Votre archevêque et votre confesseur vous ont jeté dans les difficultés de l'affaire de la régale, dans les mauvaises affaires de Rome; ils vous ont laissé engager par M. de Louvois dans celle de Saint-Lazare[3], et vous auraient laissé mourir dans cette injustice si M. de Louvois eût vécu plus que vous.

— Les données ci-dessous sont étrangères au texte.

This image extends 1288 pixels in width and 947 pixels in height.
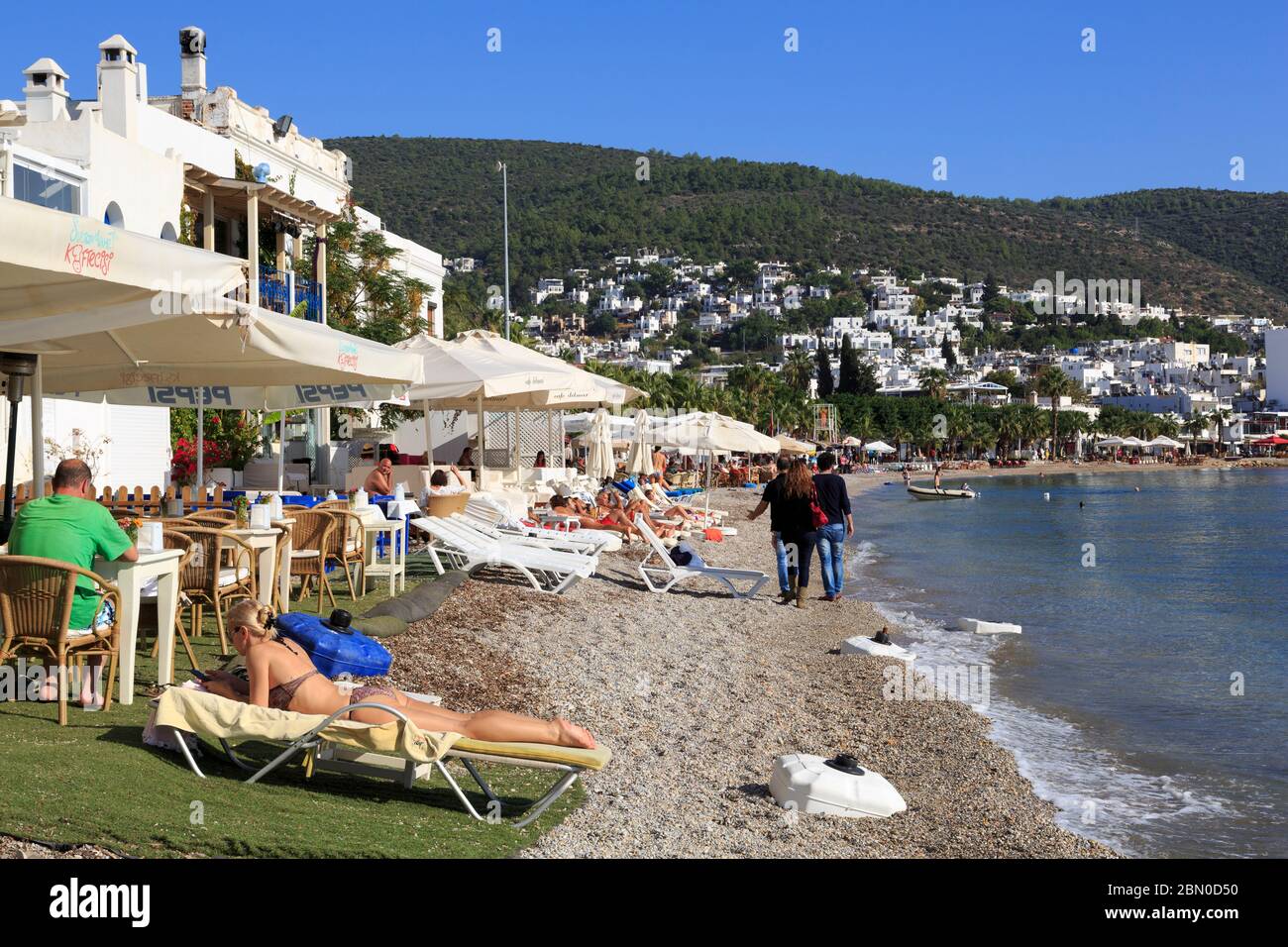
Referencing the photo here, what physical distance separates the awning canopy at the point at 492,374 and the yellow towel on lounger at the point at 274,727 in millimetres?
7884

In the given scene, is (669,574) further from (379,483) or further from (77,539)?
(77,539)

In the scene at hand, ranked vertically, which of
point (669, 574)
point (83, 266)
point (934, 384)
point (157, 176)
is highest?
point (934, 384)

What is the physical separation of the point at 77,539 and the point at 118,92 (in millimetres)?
17662

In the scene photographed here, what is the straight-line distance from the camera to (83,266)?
5254mm

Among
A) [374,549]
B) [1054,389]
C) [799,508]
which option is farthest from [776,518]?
[1054,389]

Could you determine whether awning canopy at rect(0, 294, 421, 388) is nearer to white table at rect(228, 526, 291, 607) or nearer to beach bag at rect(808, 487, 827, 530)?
white table at rect(228, 526, 291, 607)

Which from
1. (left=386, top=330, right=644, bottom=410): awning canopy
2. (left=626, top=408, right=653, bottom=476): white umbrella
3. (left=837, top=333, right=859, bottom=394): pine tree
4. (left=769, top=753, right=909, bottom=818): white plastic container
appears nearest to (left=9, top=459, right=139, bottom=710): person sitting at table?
(left=769, top=753, right=909, bottom=818): white plastic container

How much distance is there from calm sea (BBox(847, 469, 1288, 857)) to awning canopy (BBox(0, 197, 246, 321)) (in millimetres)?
5521

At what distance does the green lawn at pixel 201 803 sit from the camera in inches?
165

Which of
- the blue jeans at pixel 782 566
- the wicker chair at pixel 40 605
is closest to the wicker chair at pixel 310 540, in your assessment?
the wicker chair at pixel 40 605

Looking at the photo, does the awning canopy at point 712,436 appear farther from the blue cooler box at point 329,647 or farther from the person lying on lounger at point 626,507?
the blue cooler box at point 329,647

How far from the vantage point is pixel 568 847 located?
4965mm
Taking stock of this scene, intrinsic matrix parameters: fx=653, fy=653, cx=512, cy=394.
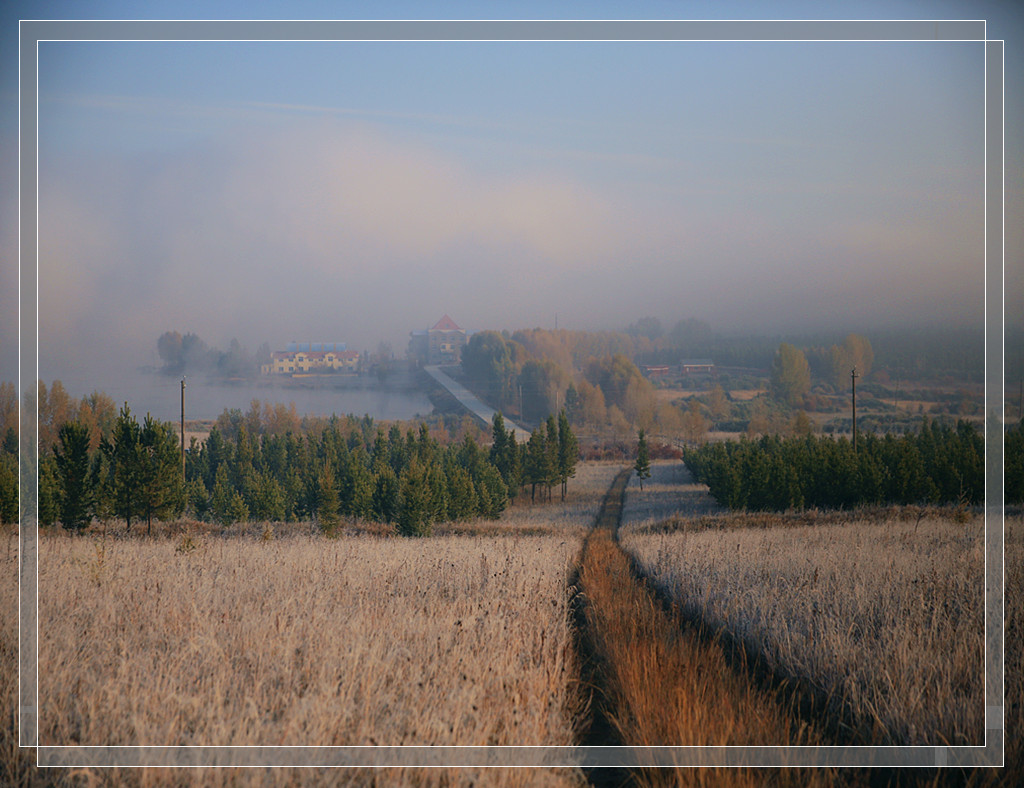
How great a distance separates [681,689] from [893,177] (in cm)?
280

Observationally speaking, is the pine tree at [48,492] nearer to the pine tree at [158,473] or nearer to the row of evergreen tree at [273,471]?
the row of evergreen tree at [273,471]

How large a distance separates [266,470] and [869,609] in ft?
16.9

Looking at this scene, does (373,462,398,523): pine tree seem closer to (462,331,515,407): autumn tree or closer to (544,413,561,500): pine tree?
(544,413,561,500): pine tree

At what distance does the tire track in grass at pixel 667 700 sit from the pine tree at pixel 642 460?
9.61 feet

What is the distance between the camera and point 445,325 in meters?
4.52

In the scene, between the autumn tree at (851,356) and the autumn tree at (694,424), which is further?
the autumn tree at (694,424)

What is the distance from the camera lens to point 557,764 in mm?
2676

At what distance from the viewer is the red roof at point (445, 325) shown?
4461 millimetres

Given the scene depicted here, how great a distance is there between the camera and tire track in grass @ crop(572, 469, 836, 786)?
8.66 feet

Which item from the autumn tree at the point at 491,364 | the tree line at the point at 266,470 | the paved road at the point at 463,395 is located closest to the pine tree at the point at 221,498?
the tree line at the point at 266,470

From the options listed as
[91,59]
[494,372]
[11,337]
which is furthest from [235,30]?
[494,372]

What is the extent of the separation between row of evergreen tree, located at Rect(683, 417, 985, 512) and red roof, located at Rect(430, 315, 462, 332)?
113 inches

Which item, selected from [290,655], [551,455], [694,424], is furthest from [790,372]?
[551,455]

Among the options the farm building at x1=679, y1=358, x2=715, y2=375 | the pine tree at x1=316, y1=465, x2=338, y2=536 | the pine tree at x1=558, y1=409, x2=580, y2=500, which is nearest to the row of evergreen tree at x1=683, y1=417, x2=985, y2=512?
the farm building at x1=679, y1=358, x2=715, y2=375
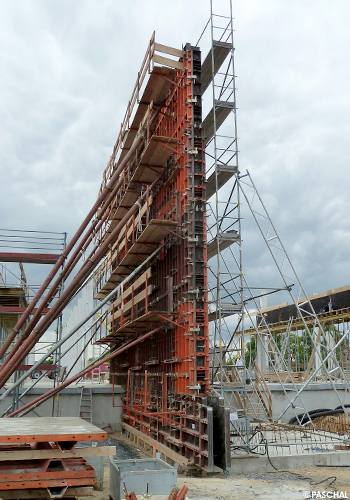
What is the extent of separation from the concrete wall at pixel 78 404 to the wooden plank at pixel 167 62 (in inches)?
501

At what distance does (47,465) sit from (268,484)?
192 inches

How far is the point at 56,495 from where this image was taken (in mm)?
7555

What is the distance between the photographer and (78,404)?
2009cm

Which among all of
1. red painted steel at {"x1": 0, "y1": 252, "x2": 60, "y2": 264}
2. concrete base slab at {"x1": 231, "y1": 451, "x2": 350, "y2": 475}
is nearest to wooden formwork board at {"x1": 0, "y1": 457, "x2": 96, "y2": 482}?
concrete base slab at {"x1": 231, "y1": 451, "x2": 350, "y2": 475}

On avait espéré, Sire, que votre conseil vous tirerait de ce chemin si égaré; mais votre conseil n'a ni force ni vigueur pour le bien. Du moins Mme de M. et M. le D. de B.[3] devaient-ils se servir de votre confiance en eux pour vous détromper; mais leur faiblesse et leur timidité les déshonorent et scandalisent tout le monde. La France est aux abois; qu'attendent-ils pour vous parler franchement? Que tout soit perdu? Craignent-ils de vous déplaire? Ils ne vous aiment donc pas, car il faut être prêt à fâcher ceux qu'on aime, plutôt que de les flatter ou de les trahir par son silence. A quoi sont-ils bons, s'ils ne vous montrent pas que vous devez restituer les pays qui ne sont pas à vous, préférer la vie de vos peuples à une fausse gloire, réparer les maux que vous avez faits à l'Eglise, et songer à devenir un vrai chrétien avant que la mort vous surprenne? Je sais bien que, quand on parle avec cette liberté chrétienne, on court risque de perdre la faveur des rois; mais votre faveur leur est-elle plus chère que votre salut? Je sais bien aussi qu'on doit vous plaindre, vous consoler, vous soulager, vous parler avec zèle, douceur et respect; mais enfin il faut dire la vérité. Malheur, malheur à eux s'ils ne la disent pas, et malheur à vous si vous n'êtes pas digne de l'entendre! Il est honteux qu'ils aient votre confiance sans fruit depuis tant de temps. C'est à eux à se retirer si vous êtes trop ombrageux et si vous ne voulez que des flatteurs autour de vous. Vous demanderez peut-être, Sire, qu'est-ce qu'ils doivent vous dire; le voici: ils doivent vous représenter qu'il faut vous humilier sous la puissante main de Dieu, si vous ne voulez qu'il vous humilie; qu'il faut demander la paix, et expier par cette honte toute la gloire dont vous avez fait votre idole; qu'il faut rejeter les conseils injustes des politiques flatteurs; qu'enfin il faut rendre au plus tôt à vos ennemis, pour sauver l'Etat, des conquêtes que vous ne pouvez d'ailleurs retenir sans injustice. N'êtes-vous pas trop heureux, dans vos malheurs, que Dieu fasse finir les prospérités qui vous ont aveuglé, et qu'il vous contraigne de faire des restitutions essentielles à votre salut, que vous n'auriez jamais pu vous résoudre à faire dans un état paisible et triomphant?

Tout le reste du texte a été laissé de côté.